Il s’agit bien d’un thriller médical. Un virus se réveille et fait en toute impunité ses premières victimes. Quand on s’aperçoit de l’étendue du massacre, il est trop tard pour l’arrêter. Comment naît-il, comment se propage-t-il, comment choisit-il ses victimes, quels sont ses complices, derrière quelle apparence se cache-t-il, quels sont ses alibis... ? L’enquête est d’autant plus passionnante qu’elle est complexe même si, comme dans les romans d’Agatha Christie, on a tous les éléments de sa résolution sous les yeux.

Que les villageois attribuent les événements fâcheux qui se succèdent à la fatalité et qu’ils aient recours à la magie, on peut le concevoir mais qu’Agrippine qui est médecin et Virgile anthropologue…, voire les religieuses qui tiennent un dispensaire et jusqu’aux éthologues internationaux, personne ne voit, personne ne se doute du danger qu’ils côtoient et qu’ils disséminent ?
On ne voit que ce que l’on connaît ou reconnaît, on ne peut imaginer l’impensable. C’est pourquoi les grands savants doivent plus leurs découvertes à l’imagination qu’à la science. Les épidémies font remonter en chacun de nous des terreurs archaïques. La lèpre, la peste, le choléra et plus près de nous le sida, devant nous de terrifiantes maladies émergentes qui sont en train de s’organiser pour venir à bout de nos défenses nous ont mis face à une vulnérabilité physique et psychologique que nous portons en nous depuis l’origine des temps. Nous nous défendons comme nous pouvons de la terreur en dressant d’irrationnelles barrières, scientifiques ou religieuses. L’épidémie est aussi implacable qu’un tsunami, un volcan en éruption ou un tremblement de terre, elle emporte tout sur son passage et n’épargne personne.

Même si l’intrigue repose sur des bases scientifiques rigoureuses, le roman doit-il se lire comme une fable ?
Pour raconter les peurs primitives et les comportements réflexes face à une épidémie d’aujourd’hui et de demain, rien de plus adéquat que la fable qui raconte nos peurs d’hier. Le bec d’oiseau géant des médecins qui approchaient les pestiférés annonce la tenue de cosmonaute des médecins qui examinent un malade soupçonné de fièvre hémorragique. Les isolements en chambre stérile à pression négative d’aujourd’hui rappellent les lazarets d’autrefois. Et toujours la recherche du bouc émissaire, la désignation de la sorcière, le sacrifice de la coupable. Ici, elle s’appelle Olympe, 7 ans. Sa faute : avoir joué avec une chauve–souris.

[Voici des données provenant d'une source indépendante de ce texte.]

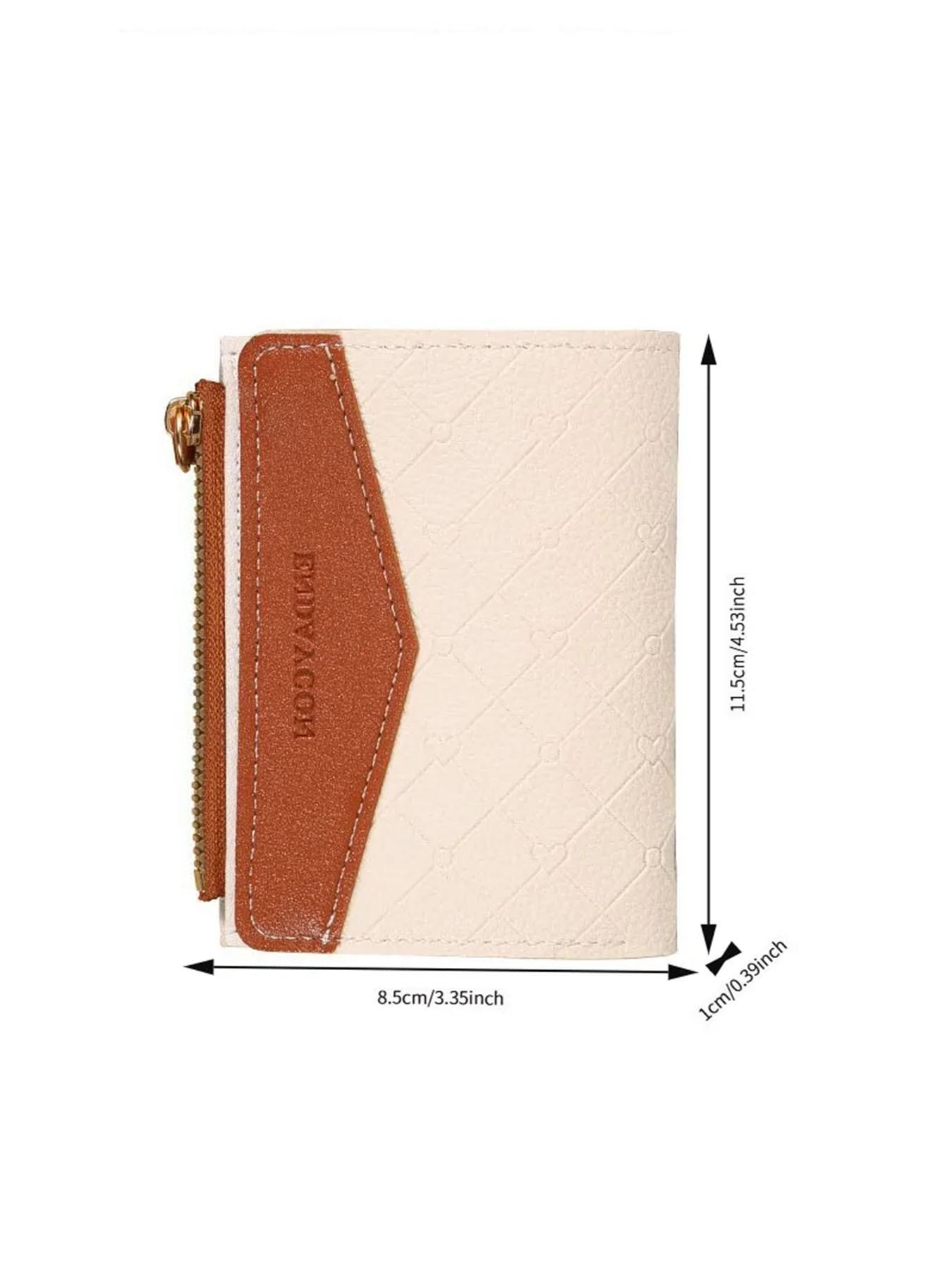 Women's two-tone quilted wallet, cute short bi-fold card holder with coin pocket, simple wallet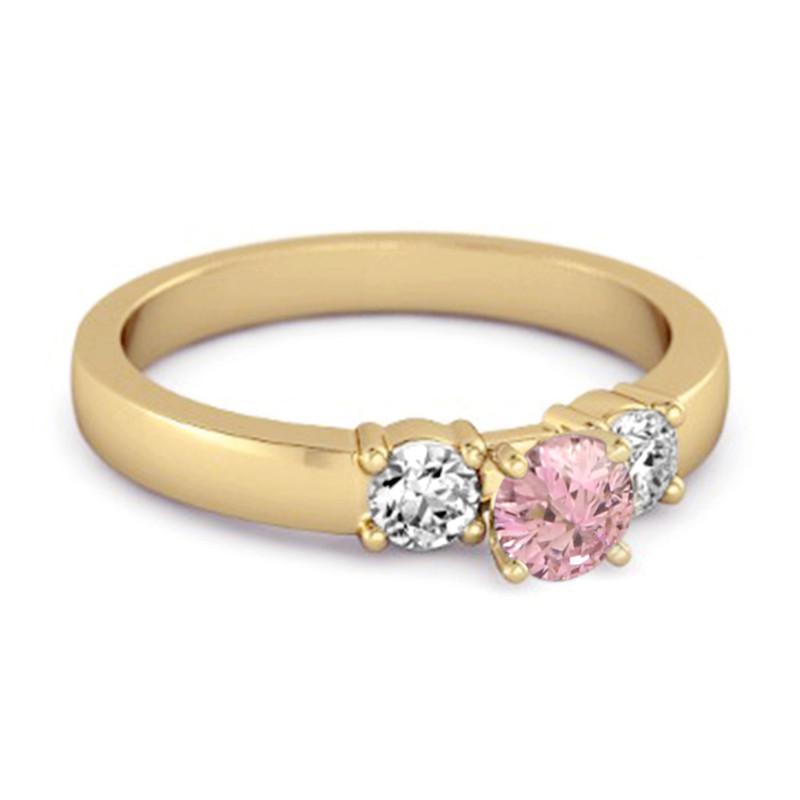 Eleganter Damen-Ehering mit drei rosa Zirkonia - 925 Sterling Silber Gold Vermeil
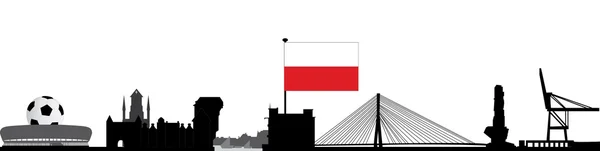 Skyline de Gdansk avec drapeau — Image vectorielle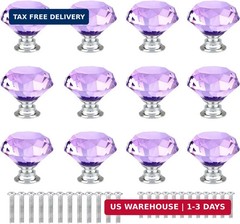 12 Pcs 30mm Diamond Shape Crystal Glass Cabinet Knobs with Screws Drawer Knob Pu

La rivière semble être l’héroïne principale, la seule voie de communication qui relie tous les habitants de ses rives au dispensaire des Sœurs, mais surtout à la mégalopole africaine par un système incessant de va-et-vient et d’échanges. Les villages ne sont plus isolés, ils reçoivent la visite de soignants comme de brocanteurs...
Cette rivière, source de vie, qui apporte l’eau et une prospérité toute relative, va devenir source de mort. Le grand et paisible serpent qui ondule à travers la brousse se réveille, il dresse sa tête horrible, ouvre la gueule et comme un monstre mythologique dévore tout sur son passage. Cette rivière de vie n’est rien moins que le Styx que traversent les pirogues des morts et avec elles répand l’infection de plus en plus loin, vers la ville, sur le monde. À l’instar des plus grandes calamités, son nom est synonyme de mort.

Quel est ce nom ?
Ebola.

 

Entretien réalisé avec Paule Constant à l’occasion de la parution de Des chauves-souris, des singes et des hommes.